Many in the industry have credited Granger for keeping the programme's many suppliers tied down to very tightly controlled contracts which punish those that don't deliver to deadline or overshoot on cost estimates.
Earlier this month, one of the main suppliers to the contract, iSoft, said it was reducing staff numbers and would have to re-state its accounts in part becaise of difficulties it was facing with the NHS business.
But while the overall message was positive, the NAO was critical of the NHS in three areas, mostly in the areas of communications and timekeeping.
The NHS needs to ensure "that the IT suppliers continue to deliver systems that meet the needs of the NHS", the report said while, in the main, agreeing that the NHS was delivering on its promises. But, the report said it was not delivering to, "agreed timescales" and needed to avoid "further slippage".
According to the report, those behind the national programme need to ensure that "NHS organisations can and do fully play their part in implementing the programme systems".
Most of all it was vital, the report said, that more is done to win the support of staff and the public "in making the best use of the systems to improve services".

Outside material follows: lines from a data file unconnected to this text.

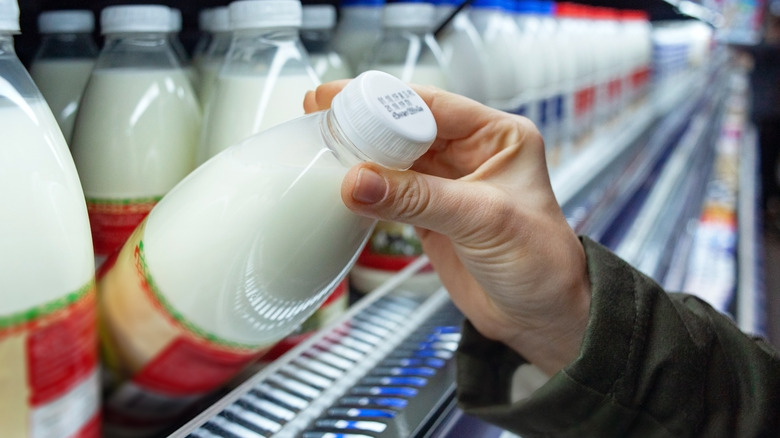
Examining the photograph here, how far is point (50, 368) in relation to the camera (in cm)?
46

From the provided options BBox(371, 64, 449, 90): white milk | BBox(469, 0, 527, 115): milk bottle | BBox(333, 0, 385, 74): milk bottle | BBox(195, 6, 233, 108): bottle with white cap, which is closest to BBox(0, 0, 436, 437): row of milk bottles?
BBox(195, 6, 233, 108): bottle with white cap

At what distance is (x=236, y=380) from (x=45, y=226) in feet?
1.18

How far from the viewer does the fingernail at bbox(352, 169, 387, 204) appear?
49cm

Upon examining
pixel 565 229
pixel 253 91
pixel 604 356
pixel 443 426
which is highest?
pixel 253 91

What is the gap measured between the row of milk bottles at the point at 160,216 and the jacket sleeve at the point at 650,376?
0.27 m

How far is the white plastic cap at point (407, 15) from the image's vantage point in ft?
3.12

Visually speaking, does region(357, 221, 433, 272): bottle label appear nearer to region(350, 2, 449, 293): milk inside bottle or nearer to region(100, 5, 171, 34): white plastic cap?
region(350, 2, 449, 293): milk inside bottle

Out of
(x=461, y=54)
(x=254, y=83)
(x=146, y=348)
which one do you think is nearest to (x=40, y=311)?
(x=146, y=348)

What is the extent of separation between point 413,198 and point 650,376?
347mm

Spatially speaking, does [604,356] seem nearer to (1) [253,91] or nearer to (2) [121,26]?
(1) [253,91]

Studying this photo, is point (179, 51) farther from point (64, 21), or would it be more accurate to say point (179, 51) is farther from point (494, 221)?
point (494, 221)

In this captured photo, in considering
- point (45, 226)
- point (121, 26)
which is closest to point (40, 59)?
point (121, 26)

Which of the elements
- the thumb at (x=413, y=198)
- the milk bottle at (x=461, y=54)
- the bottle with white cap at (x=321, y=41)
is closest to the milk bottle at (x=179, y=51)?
the bottle with white cap at (x=321, y=41)

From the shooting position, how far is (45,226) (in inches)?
18.1
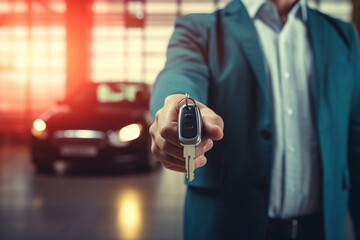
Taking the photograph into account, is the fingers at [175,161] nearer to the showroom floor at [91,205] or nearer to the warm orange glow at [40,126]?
the showroom floor at [91,205]

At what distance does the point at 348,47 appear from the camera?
1.08 metres

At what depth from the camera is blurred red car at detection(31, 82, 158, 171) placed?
14.4 feet

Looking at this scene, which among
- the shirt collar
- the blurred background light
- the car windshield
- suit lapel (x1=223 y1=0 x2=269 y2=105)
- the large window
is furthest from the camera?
the large window

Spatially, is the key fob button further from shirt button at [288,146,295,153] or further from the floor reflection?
the floor reflection

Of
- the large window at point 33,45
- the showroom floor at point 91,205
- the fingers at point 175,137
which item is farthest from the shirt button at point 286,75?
the large window at point 33,45

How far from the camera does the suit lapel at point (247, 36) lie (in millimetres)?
939

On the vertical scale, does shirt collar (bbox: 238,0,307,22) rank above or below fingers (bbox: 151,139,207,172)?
above

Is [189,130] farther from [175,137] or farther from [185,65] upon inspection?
[185,65]

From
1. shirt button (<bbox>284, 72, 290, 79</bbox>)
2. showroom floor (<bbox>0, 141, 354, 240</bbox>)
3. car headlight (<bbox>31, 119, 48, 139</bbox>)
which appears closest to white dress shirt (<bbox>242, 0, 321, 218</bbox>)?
shirt button (<bbox>284, 72, 290, 79</bbox>)

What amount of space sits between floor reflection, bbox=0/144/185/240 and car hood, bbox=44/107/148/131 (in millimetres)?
617

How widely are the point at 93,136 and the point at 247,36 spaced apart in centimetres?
364

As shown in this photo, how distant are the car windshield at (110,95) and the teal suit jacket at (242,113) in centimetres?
401

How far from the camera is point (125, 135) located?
449cm

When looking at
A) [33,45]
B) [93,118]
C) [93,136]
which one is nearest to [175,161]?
[93,136]
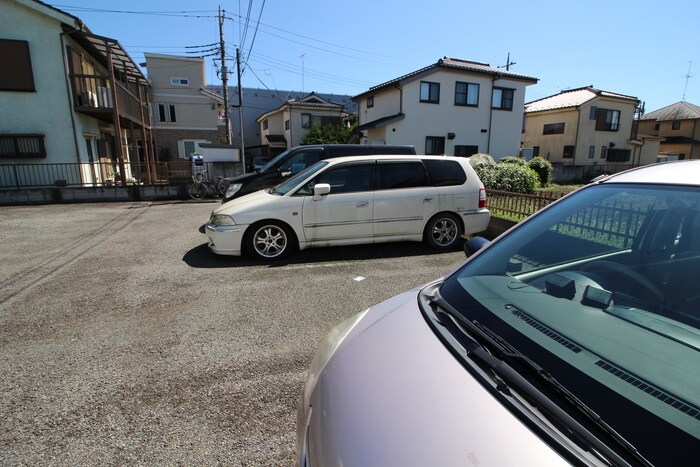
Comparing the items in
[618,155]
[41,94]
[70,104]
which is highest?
[41,94]

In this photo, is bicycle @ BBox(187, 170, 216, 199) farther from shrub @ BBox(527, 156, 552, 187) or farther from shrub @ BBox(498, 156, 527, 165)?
shrub @ BBox(527, 156, 552, 187)

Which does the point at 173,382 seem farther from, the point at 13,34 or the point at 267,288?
the point at 13,34

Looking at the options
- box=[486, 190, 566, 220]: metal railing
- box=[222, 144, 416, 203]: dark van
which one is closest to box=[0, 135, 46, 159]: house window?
box=[222, 144, 416, 203]: dark van

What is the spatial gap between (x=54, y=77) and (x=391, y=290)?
14.7 m

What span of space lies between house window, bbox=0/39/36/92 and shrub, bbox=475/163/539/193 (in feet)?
51.4

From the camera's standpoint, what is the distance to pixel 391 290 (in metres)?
4.47

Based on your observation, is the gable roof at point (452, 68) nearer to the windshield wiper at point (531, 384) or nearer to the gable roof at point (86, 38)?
the gable roof at point (86, 38)

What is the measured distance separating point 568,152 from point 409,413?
110 feet

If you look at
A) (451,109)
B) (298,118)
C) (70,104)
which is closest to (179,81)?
(298,118)

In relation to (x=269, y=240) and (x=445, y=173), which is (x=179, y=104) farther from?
(x=445, y=173)

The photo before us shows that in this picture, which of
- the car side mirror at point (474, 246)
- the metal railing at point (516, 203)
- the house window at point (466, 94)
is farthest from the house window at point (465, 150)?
the car side mirror at point (474, 246)

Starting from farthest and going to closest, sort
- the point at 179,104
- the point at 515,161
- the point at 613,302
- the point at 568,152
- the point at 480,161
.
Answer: the point at 568,152 < the point at 179,104 < the point at 515,161 < the point at 480,161 < the point at 613,302

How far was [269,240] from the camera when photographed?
18.5ft

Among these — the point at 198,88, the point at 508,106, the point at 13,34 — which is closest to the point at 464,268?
the point at 13,34
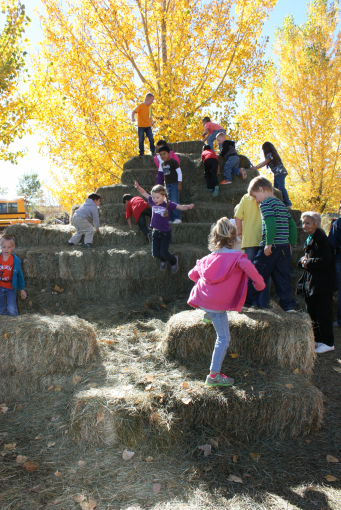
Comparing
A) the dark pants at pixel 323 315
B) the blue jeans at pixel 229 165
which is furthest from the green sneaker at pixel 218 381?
the blue jeans at pixel 229 165

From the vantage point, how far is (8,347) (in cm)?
386

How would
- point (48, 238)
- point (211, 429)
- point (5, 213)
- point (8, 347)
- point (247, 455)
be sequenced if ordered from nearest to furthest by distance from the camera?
point (247, 455) < point (211, 429) < point (8, 347) < point (48, 238) < point (5, 213)

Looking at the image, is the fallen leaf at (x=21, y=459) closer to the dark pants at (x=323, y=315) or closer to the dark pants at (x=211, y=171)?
the dark pants at (x=323, y=315)

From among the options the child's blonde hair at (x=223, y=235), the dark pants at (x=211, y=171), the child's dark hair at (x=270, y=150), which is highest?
the child's dark hair at (x=270, y=150)

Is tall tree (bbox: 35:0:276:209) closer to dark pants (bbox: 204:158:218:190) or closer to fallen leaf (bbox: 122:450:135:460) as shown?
dark pants (bbox: 204:158:218:190)

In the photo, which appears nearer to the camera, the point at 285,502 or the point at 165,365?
the point at 285,502

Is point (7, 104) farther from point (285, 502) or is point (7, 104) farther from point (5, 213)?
point (5, 213)

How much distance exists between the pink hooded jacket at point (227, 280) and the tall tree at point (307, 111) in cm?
1268

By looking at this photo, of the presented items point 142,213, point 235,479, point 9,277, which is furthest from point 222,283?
point 142,213

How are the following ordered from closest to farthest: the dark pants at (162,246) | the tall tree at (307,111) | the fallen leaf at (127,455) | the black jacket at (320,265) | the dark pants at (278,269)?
the fallen leaf at (127,455)
the dark pants at (278,269)
the black jacket at (320,265)
the dark pants at (162,246)
the tall tree at (307,111)

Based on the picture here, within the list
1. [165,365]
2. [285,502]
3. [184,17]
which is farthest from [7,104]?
[285,502]

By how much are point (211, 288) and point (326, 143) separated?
43.8ft

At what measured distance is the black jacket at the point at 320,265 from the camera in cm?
441

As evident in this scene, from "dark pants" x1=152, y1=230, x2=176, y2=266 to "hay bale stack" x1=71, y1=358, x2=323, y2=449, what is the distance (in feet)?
9.98
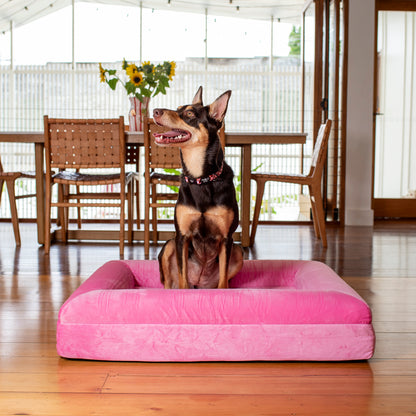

The report proposed a number of areas in which the latter might be achieved, suggesting that Department of Health and the NHS should "prepare an annual published statement quantifying the benefits delivered by the national programme" which explained that the "main justification of the programme is to improve services to patients" and make clear that the goal was not "merely to make economies in providing pre-existing standards of service".
The report also suggested that the Department of Health, NHS Connecting for Health and the NHS should "commission a study to measure the impact of the Programme on local NHS IT expenditure — both costs and savings — where systems are now being deployed".